- **TRECHO CITADO**

Além de afastar a multa, a decisão declarou a rescisão contratual entre as partes, com marco inicial no ajuizamento da ação.

Precedentes e Doutrina

A decisão cita precedentes do Superior Tribunal de Justiça (STJ), que consolidaram o entendimento de que cláusulas penais podem e devem ser revistas judicialmente em casos de evidente excesso. Além disso, referências doutrinárias foram utilizadas para embasar a aplicação da equidade no julgamento, reforçando que o juiz deve agir como intérprete atento às peculiaridades de cada caso.

Impactos da Decisão

A sentença estabelece um importante precedente para disputas contratuais envolvendo multas abusivas em contratos de fornecimento de combustíveis.

A postura do magistrado demonstra a aplicação rigorosa de princípios como a função social do contrato e o equilíbrio econômico, especialmente em relações entre empresas. Não cabe mais recurso.

Para fins de argumentação, caso se entenda que a multa é devida, torna-se evidente que ela não pode exceder o valor da obrigação principal. A obrigação principal, por sua vez, deve ser limitada ao percentual do lucro líquido que a distribuidora obteria com a venda do combustível não adquirido, sob pena de afronta ao artigo 412 do Código Civil Brasileiro e violação ao artigo 884 do mesmo diploma legal, configurando enriquecimento sem causa.

Permitir que a distribuidora tenha mais lucro com a multa do que com o cumprimento do contrato seria uma situação absurda e contrária à lógica contratual, especialmente considerando que o lucro líquido das três maiores distribuidoras privadas do país variou entre 0,6% e 1,6% nos últimos dois anos.

- **TAREFA PROPOSTA 1**
Segundo o trecho citado, entre quais percentuais variou o lucro líquido das três maiores distribuidoras privadas do país nos últimos dois anos?
- **TAREFA PROPOSTA 2**
Reescreva os registros desde o início até a linha que contém "211V187L103 182H63L52 200H45V222L58", inclusive, trocando "instance_id" por "id_da_instancia" e mantendo todo o restante inalterado.

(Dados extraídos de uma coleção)
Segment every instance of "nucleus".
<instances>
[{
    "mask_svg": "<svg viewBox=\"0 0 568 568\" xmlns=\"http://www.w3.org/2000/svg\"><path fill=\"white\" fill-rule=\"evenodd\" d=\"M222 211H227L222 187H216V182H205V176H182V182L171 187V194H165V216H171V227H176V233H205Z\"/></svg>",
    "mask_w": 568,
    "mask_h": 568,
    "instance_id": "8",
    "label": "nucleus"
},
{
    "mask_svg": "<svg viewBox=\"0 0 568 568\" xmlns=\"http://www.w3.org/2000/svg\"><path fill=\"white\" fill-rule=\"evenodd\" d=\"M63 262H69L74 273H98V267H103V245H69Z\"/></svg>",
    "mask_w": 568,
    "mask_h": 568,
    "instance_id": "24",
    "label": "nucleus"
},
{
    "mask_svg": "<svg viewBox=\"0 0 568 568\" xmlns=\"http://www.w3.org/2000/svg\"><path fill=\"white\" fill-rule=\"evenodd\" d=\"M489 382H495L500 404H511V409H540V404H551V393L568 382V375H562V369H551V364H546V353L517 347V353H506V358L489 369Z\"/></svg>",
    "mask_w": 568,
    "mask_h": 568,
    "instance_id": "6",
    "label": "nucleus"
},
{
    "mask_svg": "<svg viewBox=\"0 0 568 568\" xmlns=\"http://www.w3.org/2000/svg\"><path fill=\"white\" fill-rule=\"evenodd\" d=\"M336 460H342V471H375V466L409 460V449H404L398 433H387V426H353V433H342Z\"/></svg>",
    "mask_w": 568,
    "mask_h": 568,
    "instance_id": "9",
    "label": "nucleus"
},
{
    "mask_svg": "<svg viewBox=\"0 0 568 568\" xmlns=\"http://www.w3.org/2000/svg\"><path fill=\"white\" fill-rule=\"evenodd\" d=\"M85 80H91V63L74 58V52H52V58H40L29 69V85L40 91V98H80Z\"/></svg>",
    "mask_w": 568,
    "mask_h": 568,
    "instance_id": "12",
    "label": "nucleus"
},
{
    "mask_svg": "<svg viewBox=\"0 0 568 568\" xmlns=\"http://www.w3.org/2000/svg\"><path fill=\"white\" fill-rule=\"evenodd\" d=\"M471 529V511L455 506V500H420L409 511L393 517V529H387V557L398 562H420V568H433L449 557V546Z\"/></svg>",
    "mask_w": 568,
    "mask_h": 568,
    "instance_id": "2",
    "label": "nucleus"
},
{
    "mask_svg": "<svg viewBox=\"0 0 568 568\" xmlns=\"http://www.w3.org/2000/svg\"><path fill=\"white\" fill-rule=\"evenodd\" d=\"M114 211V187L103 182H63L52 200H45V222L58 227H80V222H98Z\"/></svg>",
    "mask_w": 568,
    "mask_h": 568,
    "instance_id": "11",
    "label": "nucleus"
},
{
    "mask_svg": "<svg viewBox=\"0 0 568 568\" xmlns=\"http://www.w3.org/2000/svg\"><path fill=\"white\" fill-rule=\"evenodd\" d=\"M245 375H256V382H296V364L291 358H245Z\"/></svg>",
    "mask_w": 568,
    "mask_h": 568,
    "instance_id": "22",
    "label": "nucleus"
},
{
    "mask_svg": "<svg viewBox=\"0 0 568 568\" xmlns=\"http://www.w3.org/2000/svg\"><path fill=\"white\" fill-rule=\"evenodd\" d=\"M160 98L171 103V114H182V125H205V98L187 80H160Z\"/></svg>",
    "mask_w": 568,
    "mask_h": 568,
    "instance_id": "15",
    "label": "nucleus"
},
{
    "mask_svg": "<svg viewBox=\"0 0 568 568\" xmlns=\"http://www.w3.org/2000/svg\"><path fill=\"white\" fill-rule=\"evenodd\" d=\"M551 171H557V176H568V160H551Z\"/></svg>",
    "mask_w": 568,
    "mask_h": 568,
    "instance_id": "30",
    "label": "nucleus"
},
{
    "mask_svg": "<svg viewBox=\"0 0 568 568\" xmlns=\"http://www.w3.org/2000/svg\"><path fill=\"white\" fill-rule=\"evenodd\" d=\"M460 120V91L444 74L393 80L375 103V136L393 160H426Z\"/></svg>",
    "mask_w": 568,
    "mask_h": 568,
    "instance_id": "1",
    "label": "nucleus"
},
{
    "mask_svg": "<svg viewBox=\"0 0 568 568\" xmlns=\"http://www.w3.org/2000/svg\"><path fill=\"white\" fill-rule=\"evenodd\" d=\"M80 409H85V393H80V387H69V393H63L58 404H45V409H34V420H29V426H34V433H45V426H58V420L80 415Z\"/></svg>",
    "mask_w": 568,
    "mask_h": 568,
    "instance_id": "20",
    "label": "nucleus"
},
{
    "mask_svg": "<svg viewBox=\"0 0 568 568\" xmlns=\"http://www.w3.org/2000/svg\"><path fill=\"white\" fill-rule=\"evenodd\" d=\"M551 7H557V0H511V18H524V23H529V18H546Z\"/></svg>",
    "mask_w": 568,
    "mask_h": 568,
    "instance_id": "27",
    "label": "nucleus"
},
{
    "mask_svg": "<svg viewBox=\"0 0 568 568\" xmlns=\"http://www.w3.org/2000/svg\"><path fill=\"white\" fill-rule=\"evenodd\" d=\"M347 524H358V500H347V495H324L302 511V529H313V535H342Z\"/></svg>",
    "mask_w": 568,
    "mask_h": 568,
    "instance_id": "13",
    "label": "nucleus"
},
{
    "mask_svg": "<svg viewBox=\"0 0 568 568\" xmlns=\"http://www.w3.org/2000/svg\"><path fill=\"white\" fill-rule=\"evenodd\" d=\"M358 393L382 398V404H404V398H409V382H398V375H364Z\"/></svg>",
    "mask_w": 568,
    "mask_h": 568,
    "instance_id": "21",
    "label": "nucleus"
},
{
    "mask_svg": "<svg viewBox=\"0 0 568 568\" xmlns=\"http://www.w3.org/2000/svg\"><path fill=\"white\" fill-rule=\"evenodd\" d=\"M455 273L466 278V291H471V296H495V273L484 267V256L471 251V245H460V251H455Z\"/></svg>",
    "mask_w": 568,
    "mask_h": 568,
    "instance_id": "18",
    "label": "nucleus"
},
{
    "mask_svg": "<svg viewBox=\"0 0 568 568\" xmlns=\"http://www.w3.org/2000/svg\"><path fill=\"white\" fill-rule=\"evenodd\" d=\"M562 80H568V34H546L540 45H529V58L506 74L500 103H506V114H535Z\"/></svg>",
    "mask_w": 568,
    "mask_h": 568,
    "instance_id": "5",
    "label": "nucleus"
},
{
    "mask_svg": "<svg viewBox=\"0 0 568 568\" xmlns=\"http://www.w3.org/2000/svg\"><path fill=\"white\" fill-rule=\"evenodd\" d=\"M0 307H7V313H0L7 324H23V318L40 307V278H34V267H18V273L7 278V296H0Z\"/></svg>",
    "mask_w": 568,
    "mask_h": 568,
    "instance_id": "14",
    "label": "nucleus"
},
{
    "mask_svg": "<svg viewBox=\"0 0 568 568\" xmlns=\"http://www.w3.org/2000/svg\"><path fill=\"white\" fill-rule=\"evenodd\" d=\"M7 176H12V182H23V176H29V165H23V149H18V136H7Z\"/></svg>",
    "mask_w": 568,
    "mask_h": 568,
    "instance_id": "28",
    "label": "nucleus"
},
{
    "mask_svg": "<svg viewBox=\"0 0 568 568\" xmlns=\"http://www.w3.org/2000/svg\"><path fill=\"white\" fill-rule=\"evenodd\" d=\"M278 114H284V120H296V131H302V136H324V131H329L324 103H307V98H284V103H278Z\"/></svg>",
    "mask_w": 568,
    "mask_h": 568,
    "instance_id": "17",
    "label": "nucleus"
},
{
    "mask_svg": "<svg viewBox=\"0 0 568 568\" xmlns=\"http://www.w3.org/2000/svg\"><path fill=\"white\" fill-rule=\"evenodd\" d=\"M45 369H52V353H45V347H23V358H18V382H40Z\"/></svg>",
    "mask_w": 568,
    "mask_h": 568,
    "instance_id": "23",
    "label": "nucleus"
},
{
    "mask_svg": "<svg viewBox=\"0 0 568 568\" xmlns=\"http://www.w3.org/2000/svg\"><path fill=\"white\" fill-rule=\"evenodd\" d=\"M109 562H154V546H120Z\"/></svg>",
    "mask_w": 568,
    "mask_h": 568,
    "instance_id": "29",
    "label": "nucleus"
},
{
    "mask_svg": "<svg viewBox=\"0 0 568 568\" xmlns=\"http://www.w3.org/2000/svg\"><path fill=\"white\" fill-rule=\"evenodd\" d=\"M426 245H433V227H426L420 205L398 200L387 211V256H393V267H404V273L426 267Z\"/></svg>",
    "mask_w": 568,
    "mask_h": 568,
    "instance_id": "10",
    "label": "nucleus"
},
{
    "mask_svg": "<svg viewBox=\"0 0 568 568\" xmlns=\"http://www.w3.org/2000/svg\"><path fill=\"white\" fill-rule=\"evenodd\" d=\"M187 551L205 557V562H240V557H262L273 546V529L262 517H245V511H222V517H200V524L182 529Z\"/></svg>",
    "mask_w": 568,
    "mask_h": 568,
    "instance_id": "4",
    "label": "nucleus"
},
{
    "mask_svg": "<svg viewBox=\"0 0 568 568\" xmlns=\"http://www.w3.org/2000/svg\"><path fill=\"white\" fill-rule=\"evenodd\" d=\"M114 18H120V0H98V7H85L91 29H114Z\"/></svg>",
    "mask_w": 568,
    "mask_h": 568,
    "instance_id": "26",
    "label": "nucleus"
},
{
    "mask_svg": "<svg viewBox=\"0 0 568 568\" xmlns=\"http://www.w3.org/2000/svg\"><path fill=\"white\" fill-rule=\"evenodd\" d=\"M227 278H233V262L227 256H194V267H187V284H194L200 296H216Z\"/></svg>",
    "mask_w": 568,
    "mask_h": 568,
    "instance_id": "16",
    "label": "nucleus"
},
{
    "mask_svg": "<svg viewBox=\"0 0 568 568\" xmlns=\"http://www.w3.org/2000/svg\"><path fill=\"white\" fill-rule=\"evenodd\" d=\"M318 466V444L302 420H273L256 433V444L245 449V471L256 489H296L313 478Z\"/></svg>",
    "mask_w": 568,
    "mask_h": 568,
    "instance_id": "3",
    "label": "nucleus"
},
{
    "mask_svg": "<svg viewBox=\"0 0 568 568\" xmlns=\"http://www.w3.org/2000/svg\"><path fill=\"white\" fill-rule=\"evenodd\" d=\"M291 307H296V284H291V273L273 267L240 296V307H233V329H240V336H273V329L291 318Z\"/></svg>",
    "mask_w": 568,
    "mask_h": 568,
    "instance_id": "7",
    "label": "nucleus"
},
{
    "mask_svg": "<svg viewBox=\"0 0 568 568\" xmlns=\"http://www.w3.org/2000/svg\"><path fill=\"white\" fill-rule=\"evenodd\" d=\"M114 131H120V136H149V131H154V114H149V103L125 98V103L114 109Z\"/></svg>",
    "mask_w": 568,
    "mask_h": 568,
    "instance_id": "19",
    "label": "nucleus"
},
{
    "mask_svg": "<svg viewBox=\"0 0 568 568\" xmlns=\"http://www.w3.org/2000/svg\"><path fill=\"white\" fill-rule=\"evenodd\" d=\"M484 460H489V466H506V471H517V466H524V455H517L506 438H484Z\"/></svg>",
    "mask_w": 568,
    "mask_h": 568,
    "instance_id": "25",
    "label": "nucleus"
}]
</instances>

- **RESPOSTA AO EXERCÍCIO 1**
Entre 0,6% e 1,6%.

- **RESPOSTA AO EXERCÍCIO 2**
Segment every instance of "nucleus".
<instances>
[{
    "mask_svg": "<svg viewBox=\"0 0 568 568\" xmlns=\"http://www.w3.org/2000/svg\"><path fill=\"white\" fill-rule=\"evenodd\" d=\"M222 211H227L222 187H216V182H205V176H182V182L171 187V194H165V216H171V227H176V233H205Z\"/></svg>",
    "mask_w": 568,
    "mask_h": 568,
    "id_da_instancia": "8",
    "label": "nucleus"
},
{
    "mask_svg": "<svg viewBox=\"0 0 568 568\" xmlns=\"http://www.w3.org/2000/svg\"><path fill=\"white\" fill-rule=\"evenodd\" d=\"M63 262H69L74 273H98V267H103V245H69Z\"/></svg>",
    "mask_w": 568,
    "mask_h": 568,
    "id_da_instancia": "24",
    "label": "nucleus"
},
{
    "mask_svg": "<svg viewBox=\"0 0 568 568\" xmlns=\"http://www.w3.org/2000/svg\"><path fill=\"white\" fill-rule=\"evenodd\" d=\"M489 382H495L500 404H511V409H540V404H551V393L568 382V375H562V369H551V364H546V353L517 347V353H506V358L489 369Z\"/></svg>",
    "mask_w": 568,
    "mask_h": 568,
    "id_da_instancia": "6",
    "label": "nucleus"
},
{
    "mask_svg": "<svg viewBox=\"0 0 568 568\" xmlns=\"http://www.w3.org/2000/svg\"><path fill=\"white\" fill-rule=\"evenodd\" d=\"M336 460H342V471H375V466L409 460V449H404L398 433H387V426H353V433H342Z\"/></svg>",
    "mask_w": 568,
    "mask_h": 568,
    "id_da_instancia": "9",
    "label": "nucleus"
},
{
    "mask_svg": "<svg viewBox=\"0 0 568 568\" xmlns=\"http://www.w3.org/2000/svg\"><path fill=\"white\" fill-rule=\"evenodd\" d=\"M85 80H91V63L74 58V52H52V58H40L29 69V85L40 91V98H80Z\"/></svg>",
    "mask_w": 568,
    "mask_h": 568,
    "id_da_instancia": "12",
    "label": "nucleus"
},
{
    "mask_svg": "<svg viewBox=\"0 0 568 568\" xmlns=\"http://www.w3.org/2000/svg\"><path fill=\"white\" fill-rule=\"evenodd\" d=\"M471 529V511L455 506V500H420L409 511L393 517V529H387V557L398 562H420V568H433L449 557V546Z\"/></svg>",
    "mask_w": 568,
    "mask_h": 568,
    "id_da_instancia": "2",
    "label": "nucleus"
},
{
    "mask_svg": "<svg viewBox=\"0 0 568 568\" xmlns=\"http://www.w3.org/2000/svg\"><path fill=\"white\" fill-rule=\"evenodd\" d=\"M114 211V187L103 182H63L52 200H45V222L58 227H80V222H98Z\"/></svg>",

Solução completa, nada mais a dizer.